His objective is clear: to provide an “intellectual and religious” response to this planetary phenomenon with a roadmap.
In its preamble, the Nouakchott Declaration stresses that Africa “can propose a comprehensive spiritual project to extinguish the flames of war and fight against extremism.”
Noting that this ideology “instrumentalizes religious thought to achieve destructive, destabilizing and threatening objectives against national and international peace,” the panel of experts therefore concluded that it is a “duty” to set up a shield.
The objectives of the participants in this conference are, among others, the elaboration of a comprehensive, operative, integrated plan to deal with extremism, belligerence and cross-border crime, the development of innovative, peaceful and legitimate ways of thinking and working mechanisms to deal with violence and extremism, the building of more bridges of cooperation between religions and cultures, or between people of religion active in the fields of human rights.
Furthermore, they aim at rehabilitating the thinking of religious tolerance and peaceful coexistence among individuals and peoples, inspired by universal human ideals and African values, and at giving impetus to the charter of the New Covenant of the Virtuous, highlighting its specificity, values and virtues it advocates, the promising prospects it opens up for coexistence and unity among peoples, based on understanding, cooperation and human fraternity.
After addressing religious extremism, Sheikh Abdullah Ibn Bayyah’s hosts proposed a set of means of combating it.
These include strengthening the presence of the State, its apparatus and institutions in areas far from the centres of power, developing decentralized local development projects and regional economic development, combating vulnerability, poverty, unemployment and promoting the culture of tolerance as a religious imperative and obligation of faith.

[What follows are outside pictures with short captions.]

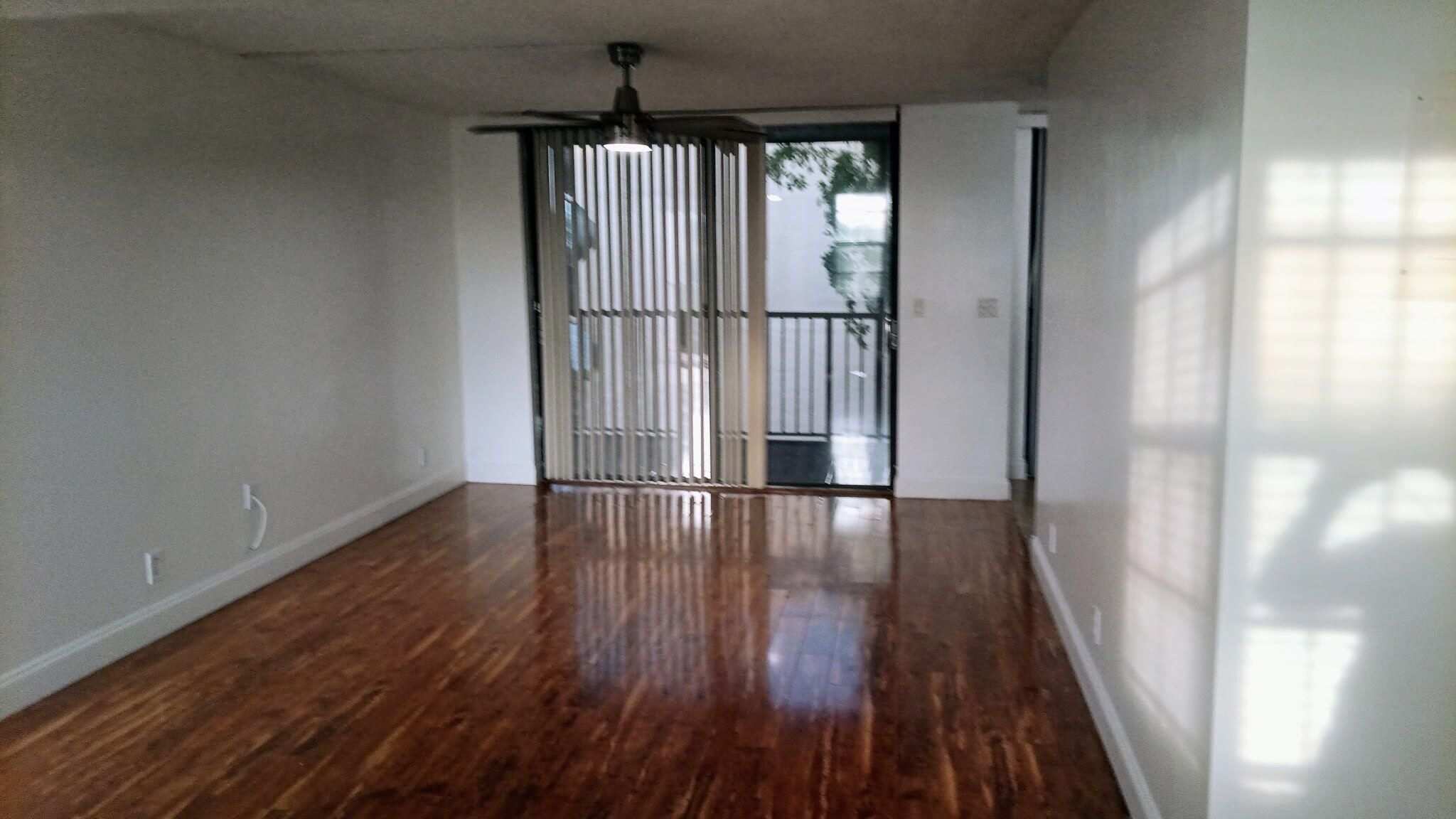 Foto de propiedad en 3550 BLUE LAKE Drive 405, Pompano Beach, FL 33064 Pompano Beach con MLS# 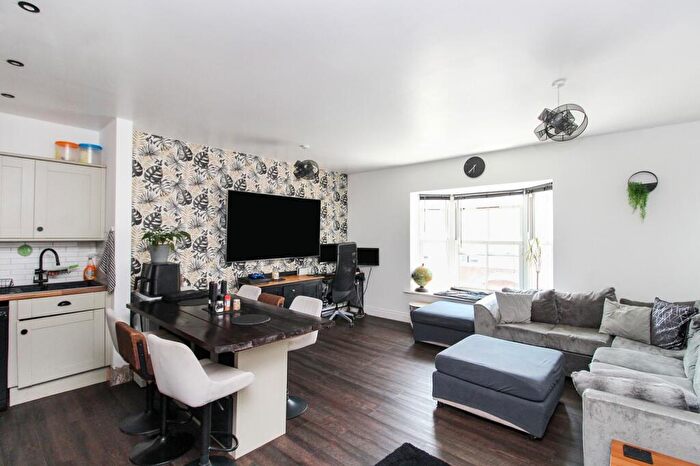 2 Bedroom Flat For Sale In Station Way, Crawley, West Sussex., RH10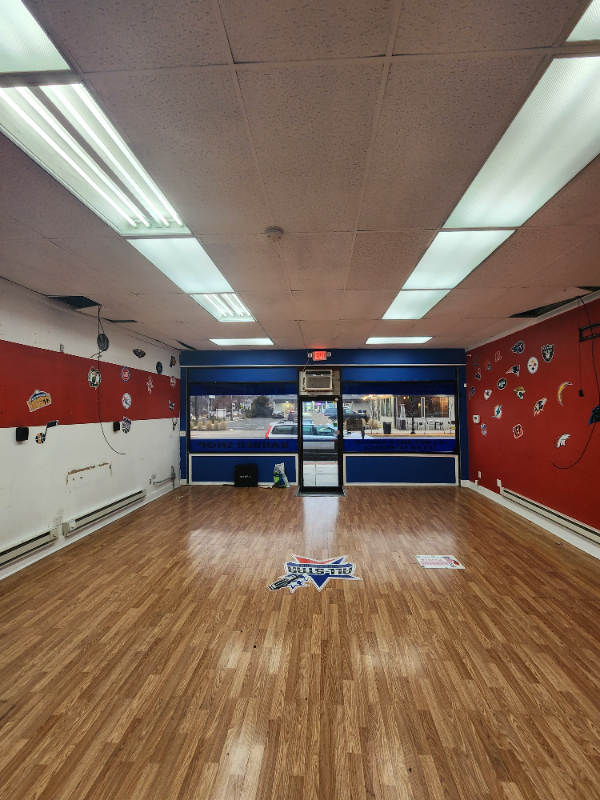 Building Photo - 387 North Ave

In addition, they advised regional organizations to pay special attention to the intellectual and religious aspect in their strategies, especially the African Union and the G5-Sahel, the establishment of specialized centres and universities in the African space to support the thinking of peace, moderation, respect for the values of citizenship and the rules of coexistence, and the establishment of a centre based in Nouakchott and working for the reintegration of people affected by ideas that lead to conflicts and internecine wars.